• ESTRATTO DEL TESTO:
┄┄┄┄┄┄

L'altalena emotiva della maternità
Alcune settimane fa, ad uno dei numerosi appuntamenti cinematografici del festival "Gli Stati della Mente - Festival di Arte e Cultura", è stato proiettato il film " E ORA PARLIAMO DI KEVIN": toccante, duro, difficile, cruento,non tanto nelle immagini in sè, ma nella capacità di riportare lo spettatore all'interno dell'altalena emotiva vissuta da questa famiglia, da Eva (la madre) e da Kevin (il figlio). E' un film difficile da digerire, e ancora di più è complesso riuscire a ricondurre alla parola il vissuto che smuove tale pellicola: durante la presentazione Elisabetta Marchiori, psichiatra e psicoanalista, aveva affermato "in questo film ognuno vedrà qualcosa che risuona in Sé"
TRAMA:
Eva Khatchadourian, una donna armeno-americana, ha messo da parte tutte le sue ambizioni professionali per mettere al mondo un figlio, lasciando, dopo le richieste del marito, la città per vivere in provincia. Dalla nascita di Kevin la sua vita cambia radicalmente e, tra madre e figlio, si crea subito un rapporto conflittuale. Mentre con il padre Kevin si dimostra un bambino "tranquillo", con la madre continua a piangere, passando dal provocatorio mutismo infantile fino alla ribellione adolescenziale agli ordini della madre. Qualche giorno prima di compiere sedici anni, Kevin compie con un arco una strage nella scuola che frequenta. Mentre Kevin è in carcere, Eva è costretta ad abbandonare il suo quartiere, passando gli anni seguenti nel senso di colpa, interrogandosi sulle proprie responsabilità e vivendo l'odio dei parenti delle vittime.
Questo film tratta un tema davvero scottante, spesso impensabile, sicuramente non accettabile non solo all'interno della società, ma, soprattutto, nella mente delle famiglie, di noi tutti: una maternità non voluta. Dare alla luce un figlio e poi, fondamentalmente, pentirsene per poi vivere imperituramente con un senso di colpa divorante.

┄┄┄┄┄┄

• DATI FORNITI:
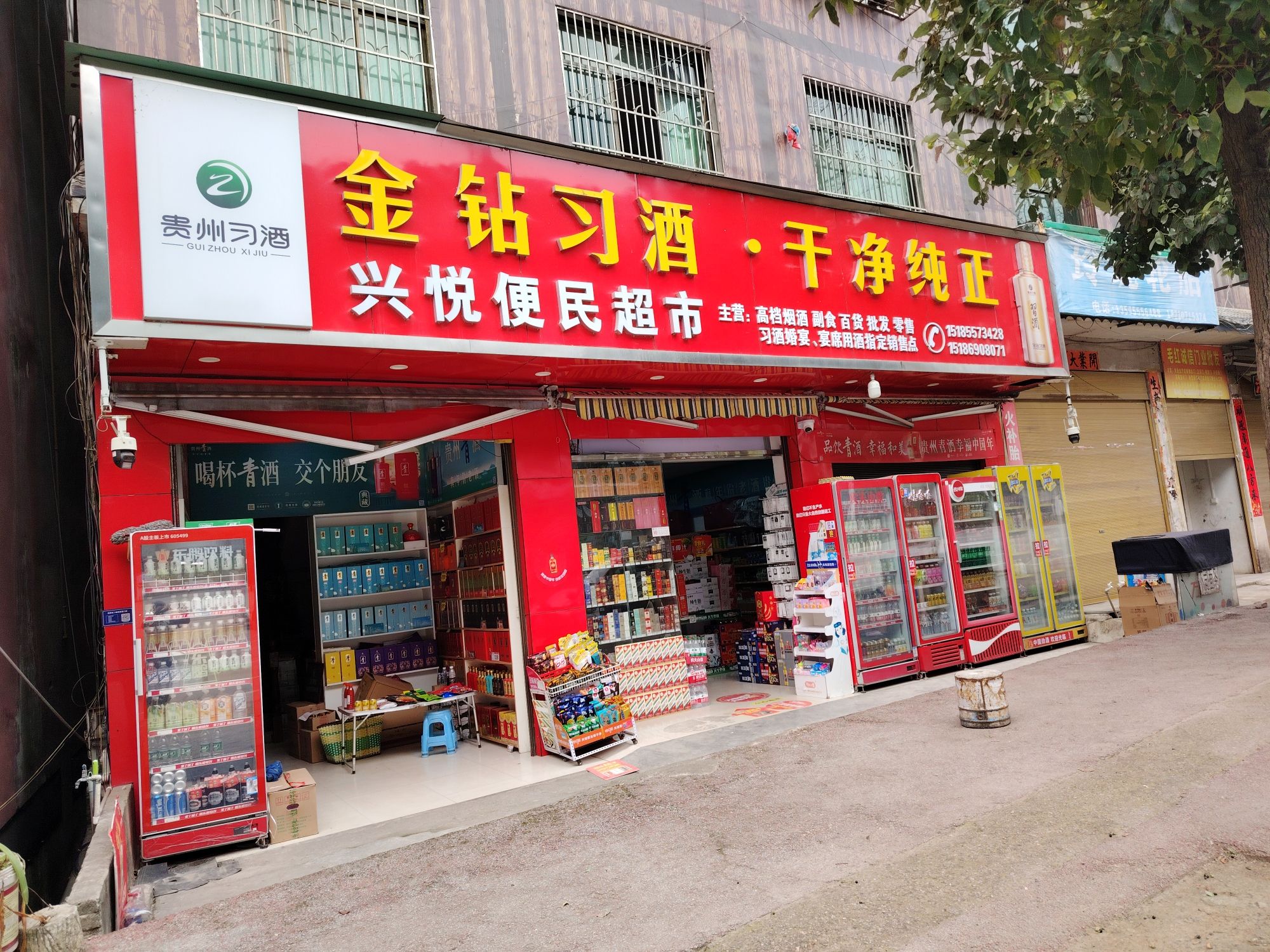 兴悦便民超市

┄┄┄┄┄┄

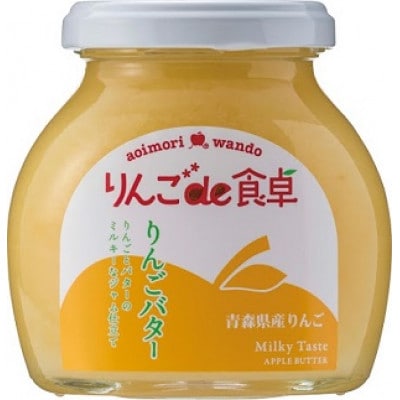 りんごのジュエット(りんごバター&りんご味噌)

┄┄┄┄┄┄

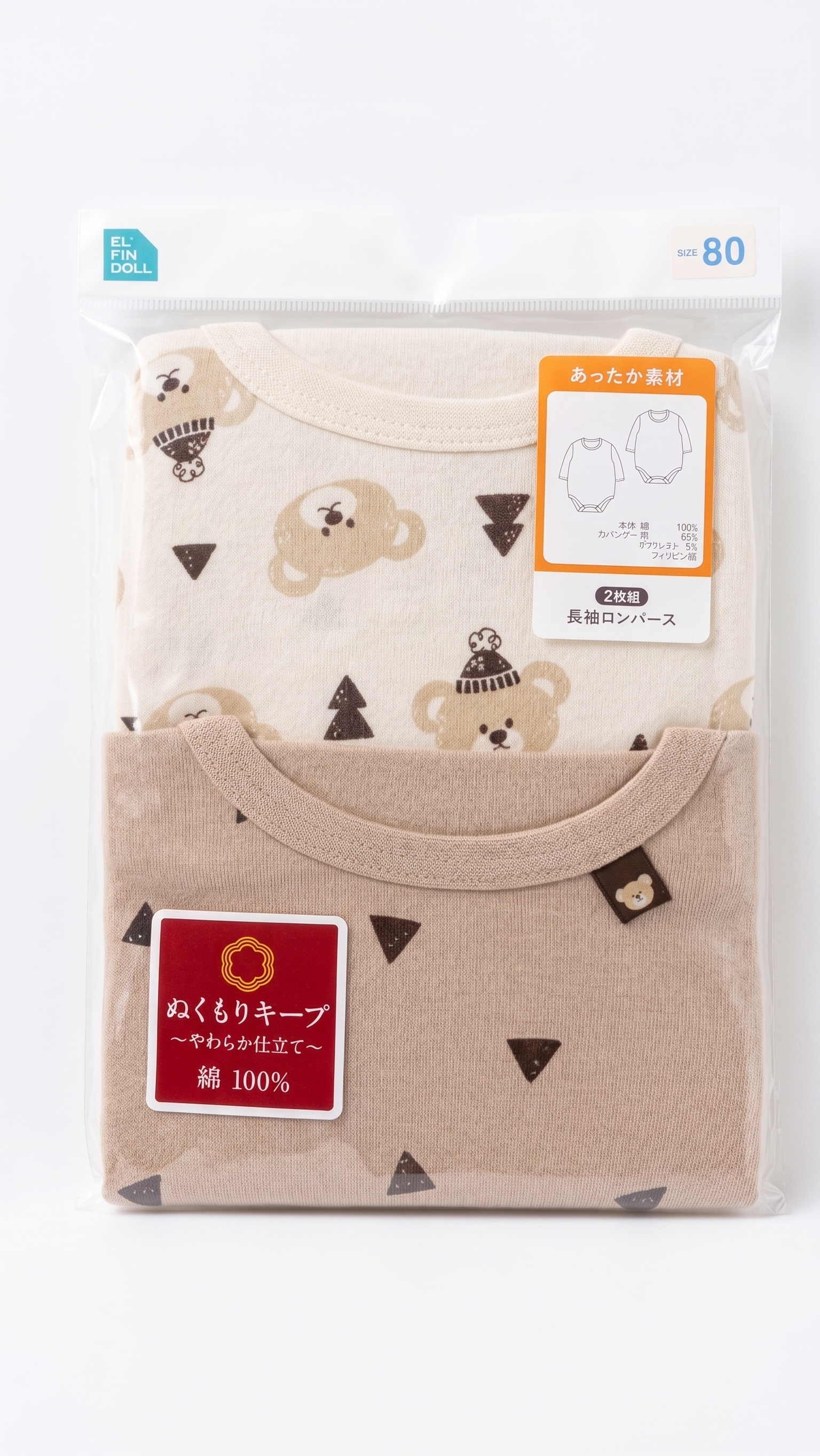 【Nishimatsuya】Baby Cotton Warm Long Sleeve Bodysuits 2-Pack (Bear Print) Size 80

┄┄┄┄┄┄

• CONSEGNA: Puoi trascrivere dal testo sulla maternità il passo compreso tra "Questo film tratta" e "di colpa divorante.", estremi inclusi? Questi record provengono da una fonte diversa.

• SOLUZIONE DELL'ESERCIZIO:
Questo film tratta un tema davvero scottante, spesso impensabile, sicuramente non accettabile non solo all'interno della società, ma, soprattutto, nella mente delle famiglie, di noi tutti: una maternità non voluta. Dare alla luce un figlio e poi, fondamentalmente, pentirsene per poi vivere imperituramente con un senso di colpa divorante.